Hurwicz Book Project
On Designing Institutions and Other Essays: Collected Papers of Leonid Hurwicz
Leonid Hurwicz (1917-2008) was a major figure in modern theoretical economics whose many contributions over 65 years spanned at least 5 areas: (1) nonlinear programming, (2) econometrics, (3) decision theory, (4) microeconomic theory, and (5) mechanism design. In 2007, at age 90, he received the Nobel Prize in Economics (shared with Eric Maskin and Roger Myerson) for pioneering the field of mechanism design and incentive compatibility. This work has impacted resource allocation in all its complexity, from the sale of licenses for the electromagnetic spectrum conducted by the Federal Communications Commission, to the National Resident Matching Program that matches thousands of medical residents with hospitals every year in the United States.

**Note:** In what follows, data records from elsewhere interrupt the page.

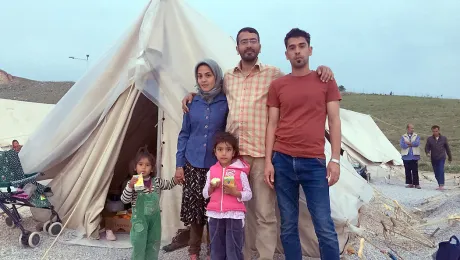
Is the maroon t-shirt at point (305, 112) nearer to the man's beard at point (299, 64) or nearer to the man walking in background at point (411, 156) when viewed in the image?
the man's beard at point (299, 64)

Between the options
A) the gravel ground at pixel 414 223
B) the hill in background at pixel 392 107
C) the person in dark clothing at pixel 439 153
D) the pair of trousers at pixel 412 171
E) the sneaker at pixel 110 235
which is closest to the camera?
the gravel ground at pixel 414 223

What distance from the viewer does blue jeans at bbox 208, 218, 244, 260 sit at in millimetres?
3168

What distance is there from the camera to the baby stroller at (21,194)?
4.23 meters

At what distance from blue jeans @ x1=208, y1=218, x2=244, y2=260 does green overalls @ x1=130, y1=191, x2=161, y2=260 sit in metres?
0.52

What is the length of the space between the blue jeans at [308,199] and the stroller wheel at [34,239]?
2.42 metres

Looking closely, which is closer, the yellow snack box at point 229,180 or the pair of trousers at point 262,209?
the yellow snack box at point 229,180

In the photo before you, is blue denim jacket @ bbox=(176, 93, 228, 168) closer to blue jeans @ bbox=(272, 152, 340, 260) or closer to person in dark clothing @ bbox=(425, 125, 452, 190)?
blue jeans @ bbox=(272, 152, 340, 260)

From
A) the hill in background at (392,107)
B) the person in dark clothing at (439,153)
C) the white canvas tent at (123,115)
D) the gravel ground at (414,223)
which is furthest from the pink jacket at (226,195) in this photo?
the hill in background at (392,107)

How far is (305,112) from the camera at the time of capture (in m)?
3.03

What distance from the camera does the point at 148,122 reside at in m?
5.71

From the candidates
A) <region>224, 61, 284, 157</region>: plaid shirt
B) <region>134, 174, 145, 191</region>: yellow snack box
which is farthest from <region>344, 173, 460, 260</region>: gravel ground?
<region>134, 174, 145, 191</region>: yellow snack box

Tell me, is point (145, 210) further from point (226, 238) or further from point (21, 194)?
point (21, 194)

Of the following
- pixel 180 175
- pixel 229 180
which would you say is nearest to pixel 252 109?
pixel 229 180

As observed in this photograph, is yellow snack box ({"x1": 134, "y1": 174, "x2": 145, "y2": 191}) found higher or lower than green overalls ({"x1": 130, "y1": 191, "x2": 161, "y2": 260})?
higher
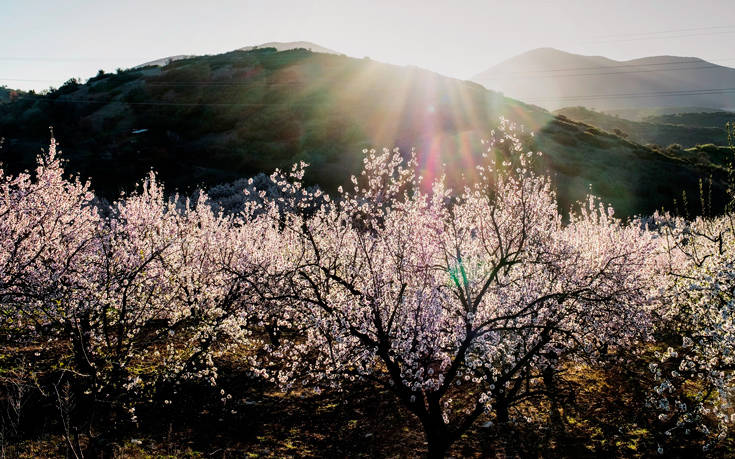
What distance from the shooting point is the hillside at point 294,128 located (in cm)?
6769

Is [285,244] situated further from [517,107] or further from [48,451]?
[517,107]

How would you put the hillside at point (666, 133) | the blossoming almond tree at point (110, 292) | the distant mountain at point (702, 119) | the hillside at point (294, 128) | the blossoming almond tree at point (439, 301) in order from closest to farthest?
the blossoming almond tree at point (439, 301)
the blossoming almond tree at point (110, 292)
the hillside at point (294, 128)
the hillside at point (666, 133)
the distant mountain at point (702, 119)

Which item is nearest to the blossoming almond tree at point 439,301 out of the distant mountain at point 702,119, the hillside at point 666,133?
the hillside at point 666,133

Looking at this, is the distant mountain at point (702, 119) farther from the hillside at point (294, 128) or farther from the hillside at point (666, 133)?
the hillside at point (294, 128)

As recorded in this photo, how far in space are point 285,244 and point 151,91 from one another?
351ft

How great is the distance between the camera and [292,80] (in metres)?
112

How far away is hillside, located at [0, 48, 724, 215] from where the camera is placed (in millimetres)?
67688

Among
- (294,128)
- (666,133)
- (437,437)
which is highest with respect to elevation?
(294,128)

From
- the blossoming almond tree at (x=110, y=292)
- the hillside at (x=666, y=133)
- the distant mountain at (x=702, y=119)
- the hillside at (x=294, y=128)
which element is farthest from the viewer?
the distant mountain at (x=702, y=119)

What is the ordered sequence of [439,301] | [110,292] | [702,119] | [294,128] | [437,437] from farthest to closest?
[702,119] → [294,128] → [110,292] → [439,301] → [437,437]

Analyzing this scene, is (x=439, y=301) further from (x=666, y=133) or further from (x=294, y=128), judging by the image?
(x=666, y=133)

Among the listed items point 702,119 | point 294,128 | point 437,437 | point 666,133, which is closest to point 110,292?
point 437,437

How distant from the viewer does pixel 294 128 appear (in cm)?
8525

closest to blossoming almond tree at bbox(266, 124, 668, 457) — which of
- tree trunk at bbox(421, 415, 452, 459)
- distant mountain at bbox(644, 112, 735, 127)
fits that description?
tree trunk at bbox(421, 415, 452, 459)
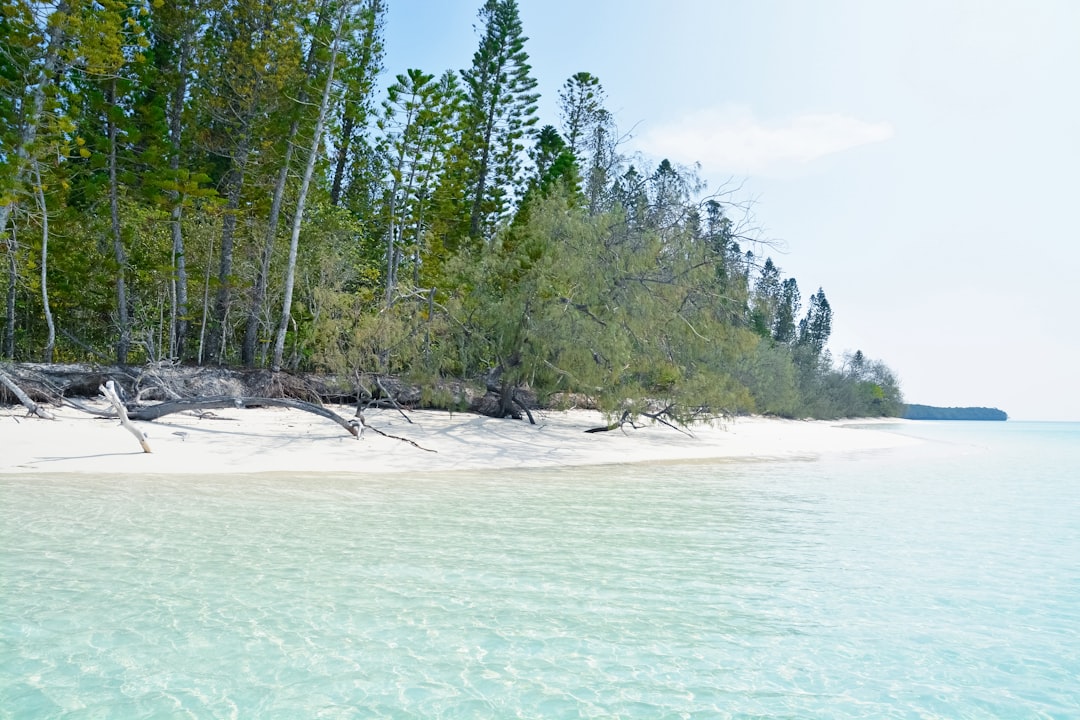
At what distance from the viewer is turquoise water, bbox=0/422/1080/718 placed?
2.34 meters

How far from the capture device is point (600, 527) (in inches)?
207

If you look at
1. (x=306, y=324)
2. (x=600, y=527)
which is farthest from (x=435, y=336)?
(x=600, y=527)

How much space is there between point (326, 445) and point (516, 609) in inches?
277

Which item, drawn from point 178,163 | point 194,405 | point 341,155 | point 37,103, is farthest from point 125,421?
point 341,155

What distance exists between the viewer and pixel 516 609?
322 centimetres

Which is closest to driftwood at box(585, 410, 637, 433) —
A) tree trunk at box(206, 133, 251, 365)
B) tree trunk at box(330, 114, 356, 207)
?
tree trunk at box(206, 133, 251, 365)

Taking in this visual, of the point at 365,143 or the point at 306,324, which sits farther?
the point at 365,143

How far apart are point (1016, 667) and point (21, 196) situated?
668 inches

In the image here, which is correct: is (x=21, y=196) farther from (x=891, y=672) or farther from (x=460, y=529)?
(x=891, y=672)

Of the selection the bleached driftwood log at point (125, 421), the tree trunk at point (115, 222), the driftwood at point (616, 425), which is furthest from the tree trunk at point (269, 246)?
the driftwood at point (616, 425)

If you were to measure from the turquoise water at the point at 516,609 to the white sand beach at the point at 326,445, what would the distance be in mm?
1779

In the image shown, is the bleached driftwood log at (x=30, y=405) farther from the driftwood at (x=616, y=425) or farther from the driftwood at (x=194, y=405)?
the driftwood at (x=616, y=425)

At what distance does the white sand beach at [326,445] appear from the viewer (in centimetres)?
798

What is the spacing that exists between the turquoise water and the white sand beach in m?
1.78
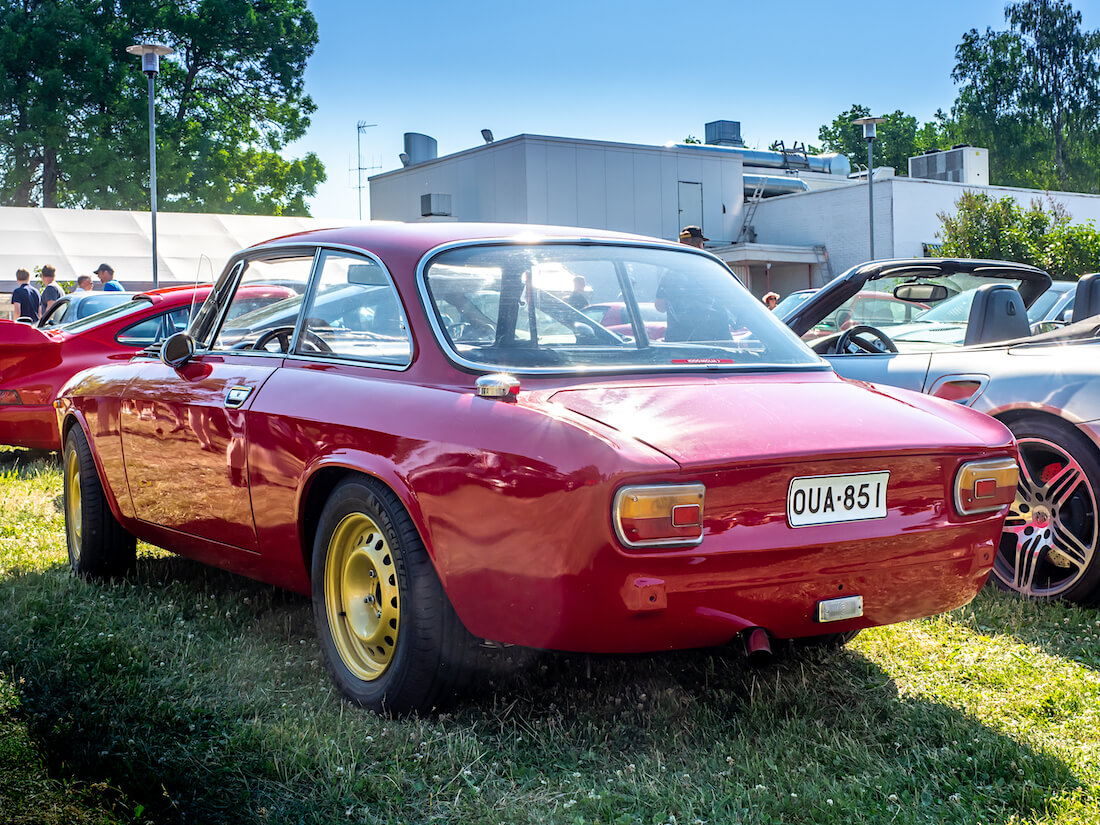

While some of Leo’s papers were published in journals, many remain scattered as chapters in books or were unpublished, and are difficult to obtain. The Heller-Hurwicz Economics Insitute is working with Dr. Samiran Banerjee (’92, Ph.D.), one of Leo's former students, and Oxford University Press, a major not-for-profit publisher, to publish his collected papers in 6 volumes. In addition to his collected works, the volumes will include prefaces written by his colleagues, co-authors and students which will provide the context for and highlight the importance of his research. Given the scattered nature of Leo's publications spanning over 65 years and the many papers that he did not publish, this project will preserve his legacy and enable future researchers to build on his work.